Kafka Consumer and Producer with Spring Boot and Python
This text is a tour of Kafka, visiting concepts, and implementing applications locally with Spring Boot and Python.
Hello, my name is Marcos and I’m a developer. Today we will talk about Kafka, how to use Java and Python to interact with Kafka, and a GUI to facilitate the creation of topics.
What we will do here?
- Run Kafka using Docker
- Run a consumer with Spring Boot
- Run a producer with Spring Boot
- Consume messages with Python
- Produce messages with Python
What is Apache Kafka?
Apache Kafka is a distributed data streaming platform that has functions to publish, subscribe, store and process log streams in real-time. This platform was developed to process data streams from different sources and deliver them to various clients. This means that Apache Kafka moves huge volumes of data not just from one point to another, but from one point to many points.
How a simple solution using Kafka works
The Producer produces a message that is attached to a topic and the Consumer receives that message and does whatever it has to do.
Some concepts
Producer
Responsible for producing messages for a specific topic.
Consumer
Responsible for reading the messages that the producer puts on a topic.
Topic
Topic is a categorized group of messages.
Message
I think that all events in Kafka can be summarized in messages. A message can contain a simple text like “Hello World” or an object in JSON format for example.
Configuration
Apache Kafka uses Apache Zookeeper to maintain its configurations. But, what is Apache Zookeeper?
ZooKeeper is a centralized service for maintaining configuration information, naming, providing distributed synchronization, and providing group services. All of these kinds of services are used in some form or another by distributed applications. Each time they are implemented there is a lot of work that goes into fixing the bugs and race conditions that are inevitable. Because of the difficulty of implementing these kinds of services, applications initially usually skimp on them, which make them brittle in the presence of change and difficult to manage.
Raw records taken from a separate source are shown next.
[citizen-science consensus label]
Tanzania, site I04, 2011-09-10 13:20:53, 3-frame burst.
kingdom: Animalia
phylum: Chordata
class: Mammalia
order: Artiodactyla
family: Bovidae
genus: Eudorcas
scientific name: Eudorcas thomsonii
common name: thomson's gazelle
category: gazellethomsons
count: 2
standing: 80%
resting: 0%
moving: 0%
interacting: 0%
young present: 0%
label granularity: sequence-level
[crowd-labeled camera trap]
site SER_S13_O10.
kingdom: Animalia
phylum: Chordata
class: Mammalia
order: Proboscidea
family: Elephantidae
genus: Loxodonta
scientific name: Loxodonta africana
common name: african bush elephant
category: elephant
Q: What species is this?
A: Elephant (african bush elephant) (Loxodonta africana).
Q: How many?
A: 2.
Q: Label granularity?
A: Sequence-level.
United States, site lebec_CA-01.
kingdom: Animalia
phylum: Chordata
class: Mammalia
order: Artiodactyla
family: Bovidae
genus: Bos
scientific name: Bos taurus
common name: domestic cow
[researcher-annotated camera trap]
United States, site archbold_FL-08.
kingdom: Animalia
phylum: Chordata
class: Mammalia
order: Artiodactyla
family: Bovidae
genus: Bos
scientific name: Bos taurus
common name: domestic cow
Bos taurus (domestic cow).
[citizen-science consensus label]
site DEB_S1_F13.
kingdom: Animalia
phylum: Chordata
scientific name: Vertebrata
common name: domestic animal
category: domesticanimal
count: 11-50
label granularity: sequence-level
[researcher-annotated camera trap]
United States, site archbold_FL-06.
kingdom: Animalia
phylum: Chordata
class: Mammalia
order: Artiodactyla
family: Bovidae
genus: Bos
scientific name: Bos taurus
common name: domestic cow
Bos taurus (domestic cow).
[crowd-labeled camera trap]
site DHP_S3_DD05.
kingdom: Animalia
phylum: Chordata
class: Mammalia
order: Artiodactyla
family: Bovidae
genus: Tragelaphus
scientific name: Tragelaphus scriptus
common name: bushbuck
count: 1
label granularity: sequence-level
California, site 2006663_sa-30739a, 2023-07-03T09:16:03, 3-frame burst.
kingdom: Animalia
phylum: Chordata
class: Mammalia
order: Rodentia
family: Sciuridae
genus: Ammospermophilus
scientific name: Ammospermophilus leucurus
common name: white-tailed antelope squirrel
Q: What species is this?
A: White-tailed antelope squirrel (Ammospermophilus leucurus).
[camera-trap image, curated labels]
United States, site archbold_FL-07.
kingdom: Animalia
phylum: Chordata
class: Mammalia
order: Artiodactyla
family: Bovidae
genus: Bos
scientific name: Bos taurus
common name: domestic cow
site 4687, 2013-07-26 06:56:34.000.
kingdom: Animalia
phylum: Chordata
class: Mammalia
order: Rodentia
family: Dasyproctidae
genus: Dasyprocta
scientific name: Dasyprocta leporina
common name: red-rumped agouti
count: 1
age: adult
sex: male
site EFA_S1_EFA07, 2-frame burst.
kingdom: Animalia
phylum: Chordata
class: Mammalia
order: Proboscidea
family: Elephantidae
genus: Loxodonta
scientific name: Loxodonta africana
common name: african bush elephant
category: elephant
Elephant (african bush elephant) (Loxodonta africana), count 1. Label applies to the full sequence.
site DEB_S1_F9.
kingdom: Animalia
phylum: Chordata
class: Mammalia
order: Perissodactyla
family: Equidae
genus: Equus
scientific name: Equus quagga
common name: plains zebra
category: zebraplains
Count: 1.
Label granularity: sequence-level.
Even when done correctly, different implementations of these services lead to management complexity when the applications are deployed.
Reference: https://zookeeper.apache.org/
Confluent Kafka
Confluent is an open-source Kafka distribution founded by the original creators of Kafka on Linkedin that offers a set of tools. Below I will list some tools.
Kafka Connect
It is the framework that integrates Kafka with other systems. To copy data between Kafka and other systems, users instantiate Kafka push or pull connectors. Source connectors import data from other systems (for example, from a database), and sink connectors export Kafka data (for example, content from a Kafka topic to an HDFS file).
REST proxy
Provide a RESTful interface with your Kafka cluster. This makes it much easier to produce and consume messages from a cluster, as well as view cluster status and perform administrative tasks.
Confluent CLI
The CLI simplifies development by allowing you to start a Kafka cluster with a command confluent start in the terminal or stop and start services, verify cluster status, etc.
Schema Registry
Stores the history of all schemes and allows their evolution according to compatibility criteria. It also allows you to manage your storage and retrieval of messages sent in Avro format.
Running Kafka with Docker
After these concepts, let’s run Apache Kafka in a simple way using docker-compose:
version: "3.0"
services:
zookeeper:
image: confluentinc/cp-zookeeper:latest
environment:
ZOOKEEPER_CLIENT_PORT: 2181
ZOOKEEPER_TICK_TIME: 2000
ports:
- 22181:2181
kafka:
image: confluentinc/cp-kafka:latest
depends_on:
- zookeeper
ports:
- 29092:29092
environment:
KAFKA_BROKER_ID: 1
KAFKA_ZOOKEEPER_CONNECT: zookeeper:2181
KAFKA_ADVERTISED_LISTENERS: PLAINTEXT://kafka:9092,PLAINTEXT_HOST://localhost:29092
KAFKA_LISTENER_SECURITY_PROTOCOL_MAP: PLAINTEXT:PLAINTEXT,PLAINTEXT_HOST:PLAINTEXT
KAFKA_INTER_BROKER_LISTENER_NAME: PLAINTEXT
KAFKA_OFFSETS_TOPIC_REPLICATION_FACTOR: 1
Use this command:
docker-compose up
GUI for Kafka
Now, I will use kafkatool to visualize and interact with my cluster. You can download it here.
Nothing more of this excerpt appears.